“I’ve got an idea, but it’s sort of a joke and I don’t want to take the edge off it by telling it now,” admitted James.
It proved that all of them were in the same predicament.
“I’ll tell you—let’s have Helen and Roger the committee to arrange this program,” suggested Tom. “Then we can each one tell the committee what our particular idea is, and they’ll be the only ones who will know all the jokes.”
They decided that this would be the best way, and the committee withdrew to a corner where it was visited by one after the other of the rest of the members, while the unoccupied people drew around the piano on which Ethel Blue was playing popular songs.
“When do you go?” Tom asked her as she stopped for a few minutes to hunt up a new piece of music.
“The wedding is the day after our breakfast; then they go off on a week’s trip and when they come back they’ll pick me up here and take me on to Fort Myer with them.”
“That means that you’ll only be here about ten days longer?”

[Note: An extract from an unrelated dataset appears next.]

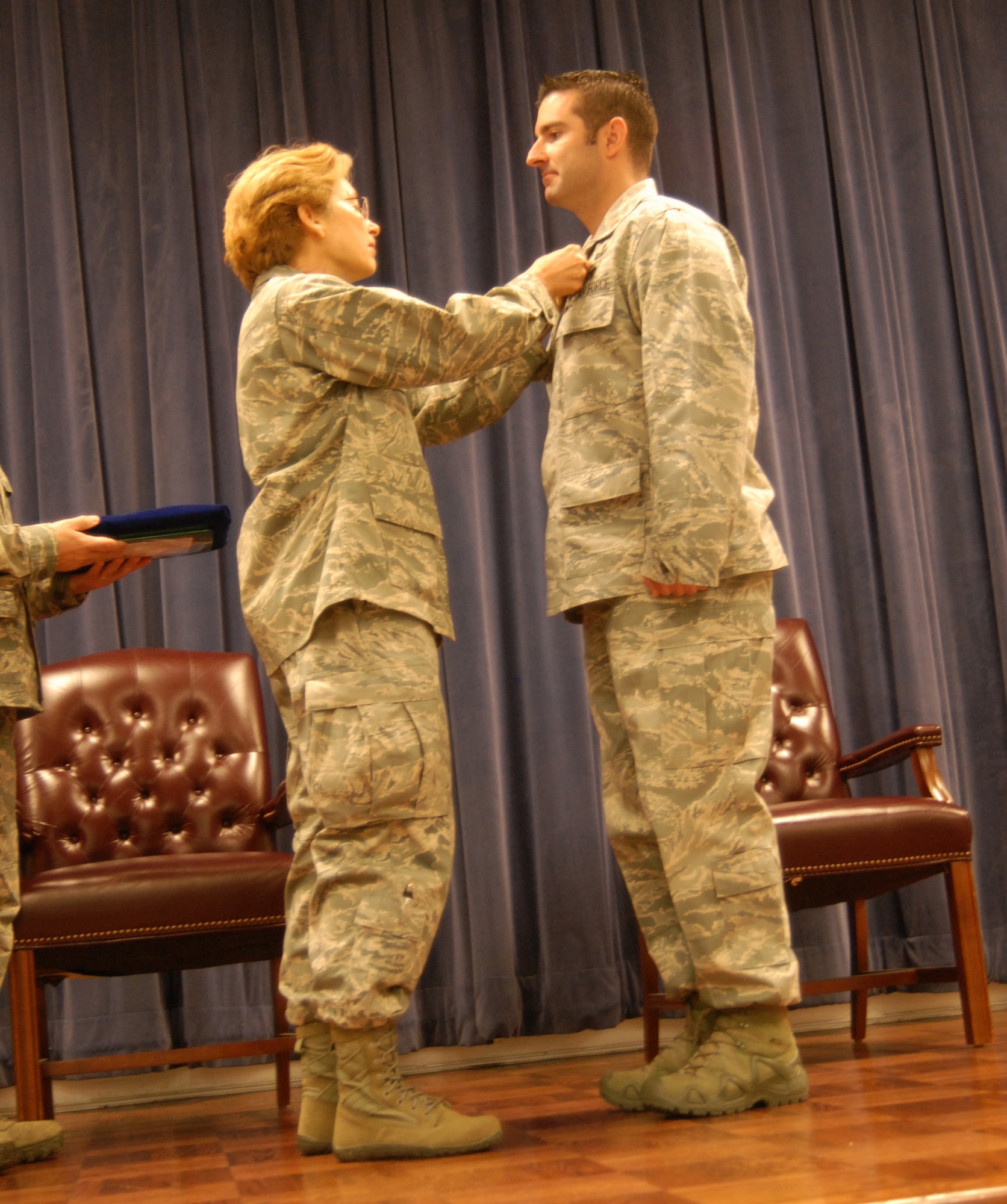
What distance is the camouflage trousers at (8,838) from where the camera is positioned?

Ethel Blue nodded, her eyes filling.
“I wish you’d give us your idea now, Tom,” called Helen, seeing from across the room that her little cousin was not far from tears, and Tom went away, leaving her to let her fingers slip softly through a simple tune that her Aunt Marion had taught her to play in the dusk without her notes. She wondered if she would ever do it again; if her new mother and her father would want her to play it to them; if she should be happy, the only young person in the household when she had been accustomed to a large family; if she could ever get along without Dicky to tease her and to be teased.
“Aunt Marion says that every change in life has its good points and its bad ones,” she thought. “I must make the most out of the good points and try not to notice the bad ones or to change them into good ones.”